L'écrivain d'origine hongroise Agota Kristof, connue pour ses textes emprunts d'inquiétude et d'humanité, s'est éteinte en Suisse. Elle est notamment l'auteur de la trilogie : "Le Grand Cahier", "L'Épreuve" et "Le Troisième Mensonge".
AFP - Elle aurait préféré "la prison (soviétique) plutôt que 20 ans d'usine en Suisse" et fit de l'écriture sa sombre "planche de salut": Agota Kristof, décédée mardi à 75 ans, était la digne héritière de Kafka, dit à l'AFP son éditeur français Bertrand Visage (Seuil).
Traduite dans une trentaine de langues, considérée comme une star au Japon mais peu médiatisée, l'écrivain d'origine hongroise, au pessimisme digne d'un Beckett ou d'un Thomas Bernhard, reste peu connue du grand public, telle une "énigme" au nom évoquant plutôt l'anagramme d'une auteure culte de romans policiers.
"Une langue d'un dénuement extrême", une auteure "insolite et dérangeante" dont l'écriture "n'avait rien d'un témoignage mais tout d'un conte monstrueux, celui d'une petite soeur de Kafka", explique l'éditeur qui a publié début 2011 l'oeuvre complète (romans, nouvelles, théâtre) d'Agota Kristof et s'entretenait "chaque semaine" avec elle.
"Pour la dimension métaphysique, fantastique de son écriture et sa vision prémonitoire des catastrophes qui guettent l'humanité. Pour sa solitude et son doute radical qui faisait qu'on ne pouvait l'enrôler dans aucune cause", ajoute-t-il.
"Elle riait de sa récente reconnaissance par les autorités de son pays natal car elle avait toujours été tenue à distance comme pouvait l'être chez nous un (Samuel) Beckett -qui n'a pas trouvé d'éditeur alors qu'il avait une oeuvre à peu près complète lui ayant valu par la suite le prix Nobel- ou en Autriche un Thomas Bernhard", poursuit M. Visage.
Agota Kristof vivait à Neuchâtel, en Suisse, où elle "ne côtoyait jamais les gens de lettres, qu'elle n'aimait pas, mais seulement ses voisins, des gens de tous les milieux, n'oubliant jamais qu'elle avait été ouvrière".
"Détachement vis-à-vis de son oeuvre"
"Elle est arrivée en Suisse en 1956 au moment de l'écrasement du soulèvement démocratique en Hongrie.

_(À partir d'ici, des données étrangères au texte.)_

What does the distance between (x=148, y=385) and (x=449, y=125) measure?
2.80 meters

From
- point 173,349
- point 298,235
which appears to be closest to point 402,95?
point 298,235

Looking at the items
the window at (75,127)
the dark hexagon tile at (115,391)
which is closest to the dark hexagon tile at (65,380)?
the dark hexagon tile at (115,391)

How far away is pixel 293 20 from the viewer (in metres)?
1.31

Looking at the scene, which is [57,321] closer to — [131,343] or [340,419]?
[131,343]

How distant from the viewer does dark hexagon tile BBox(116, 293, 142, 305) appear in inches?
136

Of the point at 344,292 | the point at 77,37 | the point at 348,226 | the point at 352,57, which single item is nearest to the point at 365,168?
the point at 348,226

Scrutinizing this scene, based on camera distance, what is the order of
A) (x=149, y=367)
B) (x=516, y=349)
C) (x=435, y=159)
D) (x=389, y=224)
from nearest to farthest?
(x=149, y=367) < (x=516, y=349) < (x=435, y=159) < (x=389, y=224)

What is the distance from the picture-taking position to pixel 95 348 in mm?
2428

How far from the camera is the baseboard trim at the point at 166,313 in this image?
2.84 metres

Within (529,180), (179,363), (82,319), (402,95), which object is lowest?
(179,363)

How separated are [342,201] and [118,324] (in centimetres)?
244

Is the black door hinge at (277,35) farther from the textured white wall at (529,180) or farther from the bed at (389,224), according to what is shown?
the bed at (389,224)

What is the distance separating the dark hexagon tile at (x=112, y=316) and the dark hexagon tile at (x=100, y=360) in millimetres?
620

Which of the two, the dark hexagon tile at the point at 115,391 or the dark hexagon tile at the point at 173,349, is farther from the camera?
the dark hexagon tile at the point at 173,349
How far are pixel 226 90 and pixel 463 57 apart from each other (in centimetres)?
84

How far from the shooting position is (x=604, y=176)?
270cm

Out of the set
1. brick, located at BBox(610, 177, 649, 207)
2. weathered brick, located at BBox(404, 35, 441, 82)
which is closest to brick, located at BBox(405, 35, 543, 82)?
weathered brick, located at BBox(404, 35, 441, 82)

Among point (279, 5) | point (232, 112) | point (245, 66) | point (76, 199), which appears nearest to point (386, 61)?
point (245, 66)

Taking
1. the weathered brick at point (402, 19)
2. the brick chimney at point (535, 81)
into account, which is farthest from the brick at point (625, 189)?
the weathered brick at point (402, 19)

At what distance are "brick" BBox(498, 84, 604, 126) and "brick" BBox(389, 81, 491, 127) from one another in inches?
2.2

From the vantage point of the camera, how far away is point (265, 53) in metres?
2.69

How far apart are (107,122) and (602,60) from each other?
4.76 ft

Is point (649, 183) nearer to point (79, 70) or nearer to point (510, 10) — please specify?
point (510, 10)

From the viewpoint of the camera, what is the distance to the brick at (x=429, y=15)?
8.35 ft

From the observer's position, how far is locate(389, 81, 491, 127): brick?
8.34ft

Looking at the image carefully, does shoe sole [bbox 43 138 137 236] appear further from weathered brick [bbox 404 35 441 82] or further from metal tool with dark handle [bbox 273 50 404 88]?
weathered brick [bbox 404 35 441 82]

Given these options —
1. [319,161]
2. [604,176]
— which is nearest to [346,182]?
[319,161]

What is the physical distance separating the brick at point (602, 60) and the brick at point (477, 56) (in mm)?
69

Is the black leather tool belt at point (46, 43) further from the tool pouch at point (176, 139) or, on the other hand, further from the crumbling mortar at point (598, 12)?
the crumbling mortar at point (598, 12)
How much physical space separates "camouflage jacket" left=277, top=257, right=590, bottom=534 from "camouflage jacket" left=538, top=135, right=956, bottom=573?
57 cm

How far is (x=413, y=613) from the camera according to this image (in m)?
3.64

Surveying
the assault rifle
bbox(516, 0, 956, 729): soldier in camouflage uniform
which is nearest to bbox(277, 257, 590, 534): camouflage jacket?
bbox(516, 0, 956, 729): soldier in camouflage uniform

Elle s'est enfuie avec son bébé dans les bras, son premier enfant, et son premier mari, un opposant au régime qui était menacé."
"Cet homme est mort il y a quelques mois. Elle m'a dit à ce moment-là qu'elle regrettait d'avoir choisi de quitter la Hongrie. Elle disait de façon brutale: +J'aurais préféré deux ans de prison à 20 ans d'usine+ (elle a travaillé 20 ans dans une usine d'horlogerie en Suisse, ndlr). Ces premières années de ce côté-ci du rideau de fer ont été très malheureuses", raconte encore l'éditeur.
Agota Kristof commence à écrire dans les années 60, "avec les rudiments de français qu'elle avait appris en Suisse", sa "planche de salut", selon lui.
A ses débuts, elle écrit des pièces de théâtre ("La clef de l'ascenseur et autres pièces", "Le monstre et autres pièces"): "Je les ai publiées à 10 ans d'intervalle. Agota me laissait corriger, elle avait une sorte de détachement vis-à-vis de son oeuvre", se souvient-il, disant "admirer" l'auteure "d'une modestie confondante", qui "ne cédait à aucun charme de nos sociétés de consommation" qu'elle trouvait "ennuyeuses".
Agota Kristof a cessé d'écrire, dit-il, "il y a une quinzaine d'années, par fatigue physique".
Parmi les hommages qui lui sont rendus, une blogueuse française, Stéphanie Joly, 32 ans, a créé un groupe sur Facebook invitant les passionnés à relire la trilogie romanesque d'Agota Kristof qu'elle a découverte lorsqu'elle avait 20 ans: "Le grand cahier", "L'épreuve" et "Le troisième mensonge", et à discuter de cette lecture sur la toile.
Un réalisateur hongrois, Janos Szasz, vient d'achever le tournage du "Grand cahier", un film réalisé en partie dans le village natal de l'auteure, Csikvand, près de la frontière autrichienne, qu'elle appelait "la petite ville de K" dans ses romans.